This is my second consecutive week abroad, with a brief interlude at home in between. In both cases I have been staying in posh hotels in warm sub-tropical climates. Last week was India, this week is Tenerife. But that is where the similarity ends. India was mainly business, Tenerife is entirely pleasure.
Don’t get me wrong, Smith, Pickham and Nenekar (my colleagues) and an endless procession of smiling prospective vendors have their moments. But none of them can hold a candle, or a night-light, to the lovely Mrs B.
It was a unique pleasure strolling along the beaches of Mumbai and Kovalam (down on the tip of India) with Pickham and Nenekar (Smith was in bed, being a bit of a lightweight with the time adjustment). But we didn’t hold hands, and we only came close to invading personal space for the sake of the obligatory “this is us in India” photographs. Fortunately, each snap was for no more than 1/100th of a second. They could have been quicker but for a little more light, but then both visits were after dark. So our moment of near intimacy was lengthened by a fraction, and then duplicated for required backup photos (we work in IT). Whilst we posed in pairs together for only an instance, the shared, but unspoken feeling of bloke-ish discomfort seemed to linger longer.

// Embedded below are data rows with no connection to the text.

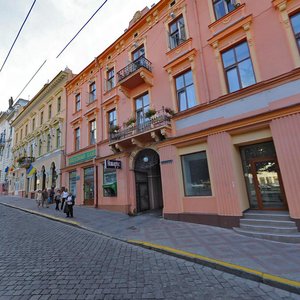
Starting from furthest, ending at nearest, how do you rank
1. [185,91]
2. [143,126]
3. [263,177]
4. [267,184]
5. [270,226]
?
[143,126] → [185,91] → [263,177] → [267,184] → [270,226]

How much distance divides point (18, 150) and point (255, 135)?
3213 centimetres

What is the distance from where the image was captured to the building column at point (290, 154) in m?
6.66

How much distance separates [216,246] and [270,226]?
2291 millimetres

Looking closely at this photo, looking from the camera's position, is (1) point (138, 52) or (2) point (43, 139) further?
(2) point (43, 139)

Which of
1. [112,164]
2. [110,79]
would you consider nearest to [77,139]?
[110,79]

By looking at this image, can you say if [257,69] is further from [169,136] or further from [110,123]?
[110,123]

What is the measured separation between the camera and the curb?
3.84 m

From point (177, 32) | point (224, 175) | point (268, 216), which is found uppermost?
point (177, 32)

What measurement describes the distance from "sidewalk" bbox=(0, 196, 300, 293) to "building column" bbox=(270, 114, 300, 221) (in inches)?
60.1

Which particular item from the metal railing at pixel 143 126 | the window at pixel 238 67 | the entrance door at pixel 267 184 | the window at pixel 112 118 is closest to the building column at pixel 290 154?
the entrance door at pixel 267 184

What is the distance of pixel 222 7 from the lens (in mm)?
9852

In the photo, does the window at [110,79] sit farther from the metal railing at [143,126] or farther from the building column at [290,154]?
the building column at [290,154]

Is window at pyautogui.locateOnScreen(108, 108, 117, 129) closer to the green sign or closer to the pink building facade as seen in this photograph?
the pink building facade

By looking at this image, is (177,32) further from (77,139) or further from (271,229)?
(77,139)
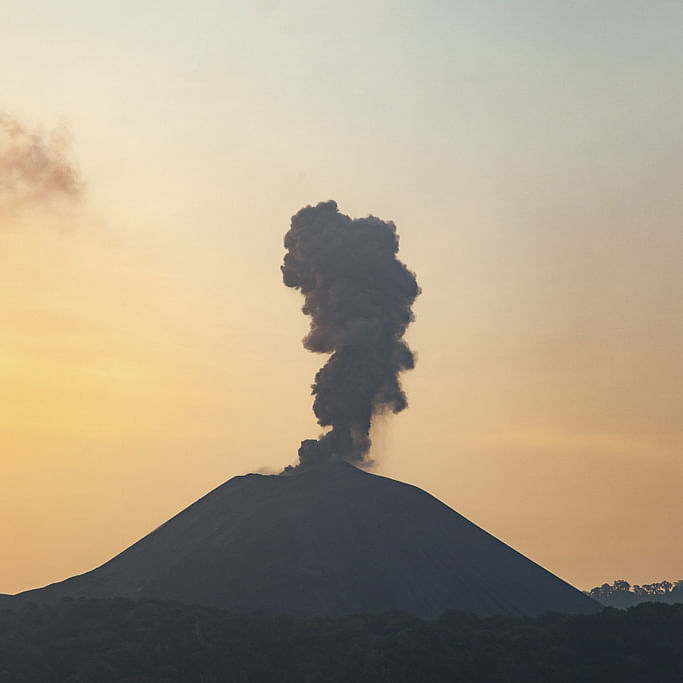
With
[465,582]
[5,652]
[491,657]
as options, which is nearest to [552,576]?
[465,582]

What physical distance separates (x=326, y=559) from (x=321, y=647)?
3617cm

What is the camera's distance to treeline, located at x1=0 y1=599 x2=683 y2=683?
104m

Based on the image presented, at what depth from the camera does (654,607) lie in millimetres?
131625

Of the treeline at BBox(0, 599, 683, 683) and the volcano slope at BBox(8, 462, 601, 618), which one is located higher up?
the volcano slope at BBox(8, 462, 601, 618)

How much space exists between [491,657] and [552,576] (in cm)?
6103

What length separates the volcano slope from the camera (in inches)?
5694

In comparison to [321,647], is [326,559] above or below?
above

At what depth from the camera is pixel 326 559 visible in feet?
498

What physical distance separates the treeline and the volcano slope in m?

Nor can I deny the pleasure of supping a pint of Kingfisher with Pickham overlooking the Arabian Sea whilst putting the world of work to rights. But let me stress – at the risk of protesting too much – that I have no semblance of romantic feelings for the bearded wonder.
We had some fun, we boys, between the serious business. But of this I cannot share, for we have a rule; what goes on on tour, stays on tour. So I shall use that very convenient cloak of mystery and leave you to only imagine what crazy shenanigans and high jinks can be whipped up by four IT managers abroad. Suffice to say we laughed like drains when I almost left my laptop in security at the airport, only for Smith to actually leave his behind at the office of the second prospective vendor. Wild.

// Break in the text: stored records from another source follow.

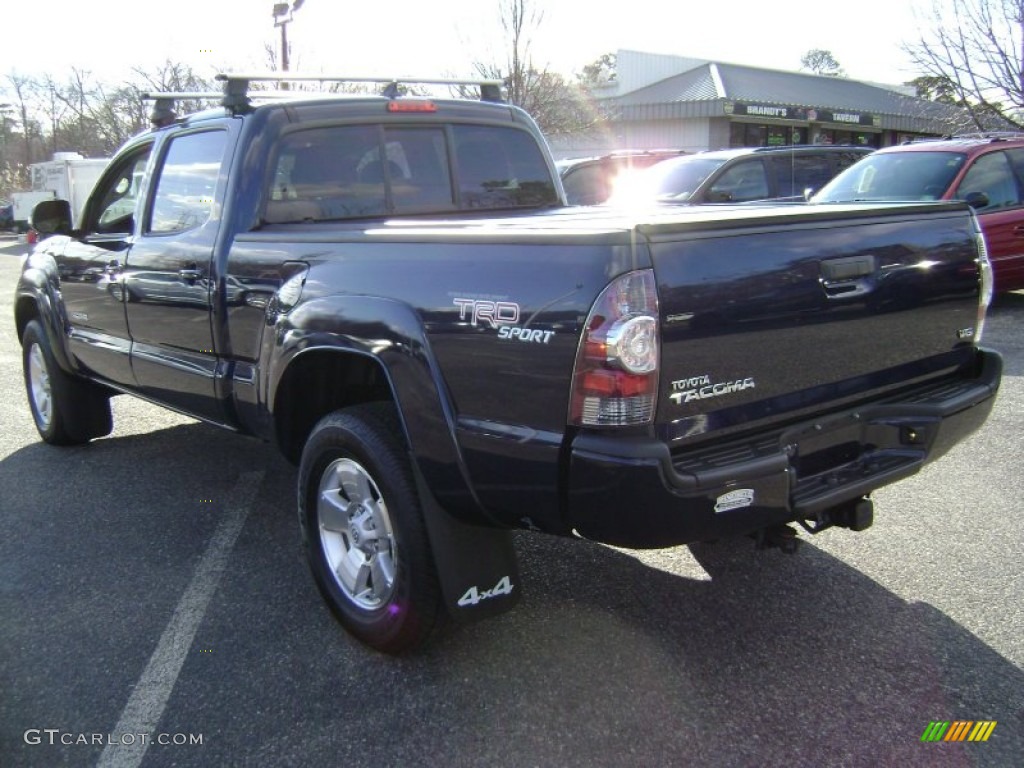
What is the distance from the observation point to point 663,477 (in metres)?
2.41

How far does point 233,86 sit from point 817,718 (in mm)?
3501

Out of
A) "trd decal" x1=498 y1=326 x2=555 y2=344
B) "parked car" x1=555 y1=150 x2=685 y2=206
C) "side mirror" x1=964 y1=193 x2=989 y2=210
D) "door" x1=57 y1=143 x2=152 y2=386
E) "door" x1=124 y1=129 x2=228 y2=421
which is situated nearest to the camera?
"trd decal" x1=498 y1=326 x2=555 y2=344

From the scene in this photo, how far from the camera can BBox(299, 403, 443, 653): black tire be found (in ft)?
9.84

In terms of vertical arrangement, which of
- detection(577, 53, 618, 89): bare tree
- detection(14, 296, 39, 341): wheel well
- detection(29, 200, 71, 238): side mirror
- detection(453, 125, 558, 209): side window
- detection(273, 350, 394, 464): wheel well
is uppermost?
detection(577, 53, 618, 89): bare tree

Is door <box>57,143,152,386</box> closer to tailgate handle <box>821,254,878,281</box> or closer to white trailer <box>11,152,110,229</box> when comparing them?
tailgate handle <box>821,254,878,281</box>

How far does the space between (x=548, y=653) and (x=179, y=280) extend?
7.93 feet

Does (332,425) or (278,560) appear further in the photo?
(278,560)

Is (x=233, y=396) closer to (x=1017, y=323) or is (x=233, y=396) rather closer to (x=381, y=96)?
(x=381, y=96)

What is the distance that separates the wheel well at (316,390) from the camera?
345 cm

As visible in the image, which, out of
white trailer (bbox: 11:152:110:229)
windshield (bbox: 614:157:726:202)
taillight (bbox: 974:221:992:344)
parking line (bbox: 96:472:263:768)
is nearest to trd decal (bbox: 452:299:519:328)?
parking line (bbox: 96:472:263:768)

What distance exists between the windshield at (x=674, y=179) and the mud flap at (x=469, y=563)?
7238 mm

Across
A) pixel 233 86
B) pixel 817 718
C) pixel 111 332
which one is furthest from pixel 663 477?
pixel 111 332

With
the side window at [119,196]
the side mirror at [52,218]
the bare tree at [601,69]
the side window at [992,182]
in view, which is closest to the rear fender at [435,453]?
the side window at [119,196]

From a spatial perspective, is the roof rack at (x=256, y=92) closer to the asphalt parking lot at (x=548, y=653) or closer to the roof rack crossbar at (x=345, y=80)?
the roof rack crossbar at (x=345, y=80)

And so back to real pleasure. Sat by a dazzling warm blue pool in the surprisingly warm sunshine with Mrs B in her swimsuit. That’s her in her swimsuit, by the way, not me – I’m not that relaxed. The sun is taking its effortless trajectory above the palm trees. A cold beer is half drunk beside me, a condition I shall be aspiring to, as I consume it.

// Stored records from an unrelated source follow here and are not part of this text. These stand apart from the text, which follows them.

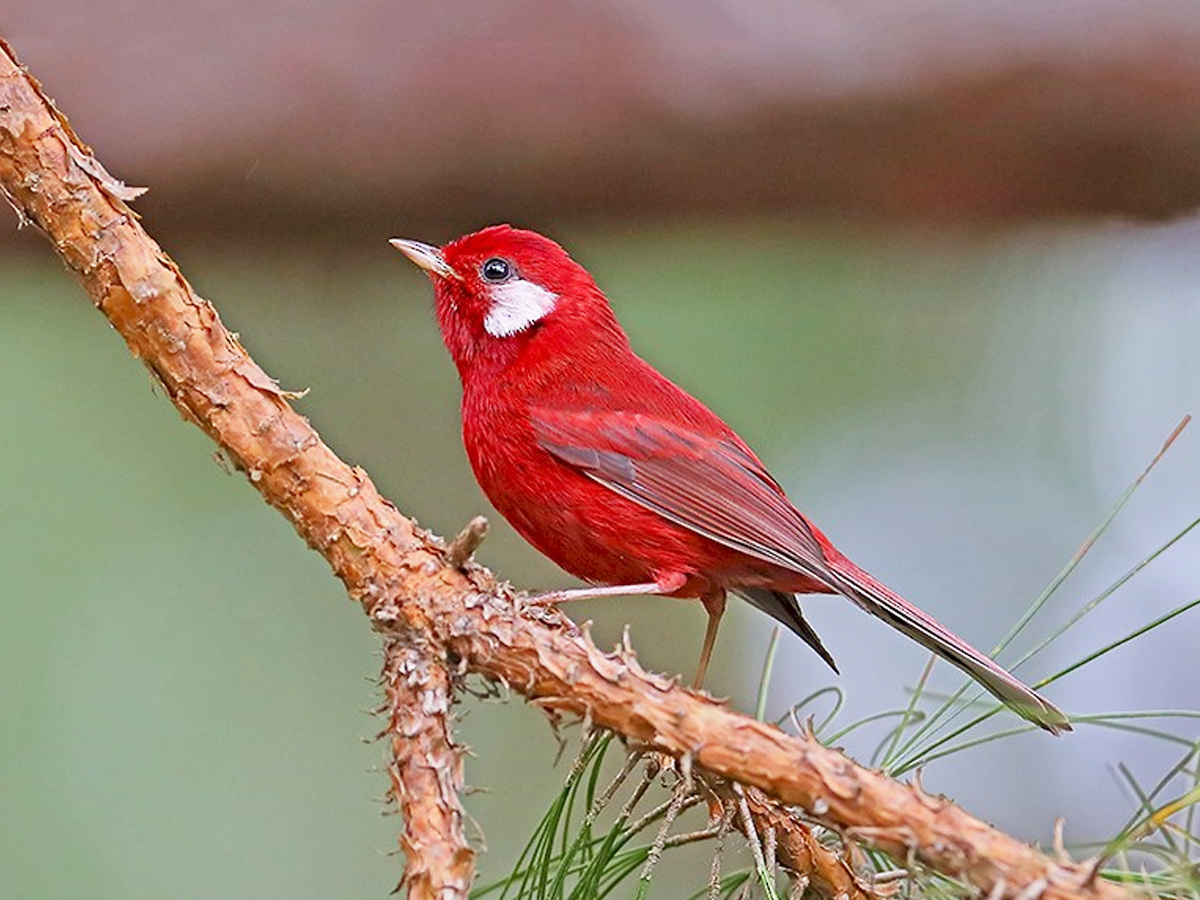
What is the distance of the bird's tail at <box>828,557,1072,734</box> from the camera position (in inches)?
83.8

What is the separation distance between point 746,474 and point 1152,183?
52.7 inches

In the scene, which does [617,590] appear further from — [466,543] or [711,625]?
[466,543]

The problem with business trips is (a) the business and (b) rather like the England football team these days we have to leave our WAGs at home. So we are transported as single men with our baggage from home to airport to office to hotels to office to airport to hotel and back again. Just endless hopping between air-conditioning units.
Hot towels, champagne and steel cutlery are all well and good in business class, but they are merely a panacea to alleviate the boredom, sleeplessness and loneliness of inter-continental travel. So we have surrogate carers – smiling, patient, delightfully presented, ready to pander to our every needs. One nice lady even offered to make my bed for me. This is a thousand miles away from home.
Then in the business meetings themselves we are ingratiated by vendors, fresh from ingratiating the previous highly valued customers. We are paralysed by endless PowerPoint slides. Most of these we can now digest by squinting in less than 10 seconds. Then an over-zealous presenter spends 10 minutes reading each one out bullet point by tortuous bullet point. Of course, they all say that they can do anything we want. We casually pour glasses of water and nibble the mints, trying to conjure up incisive questions.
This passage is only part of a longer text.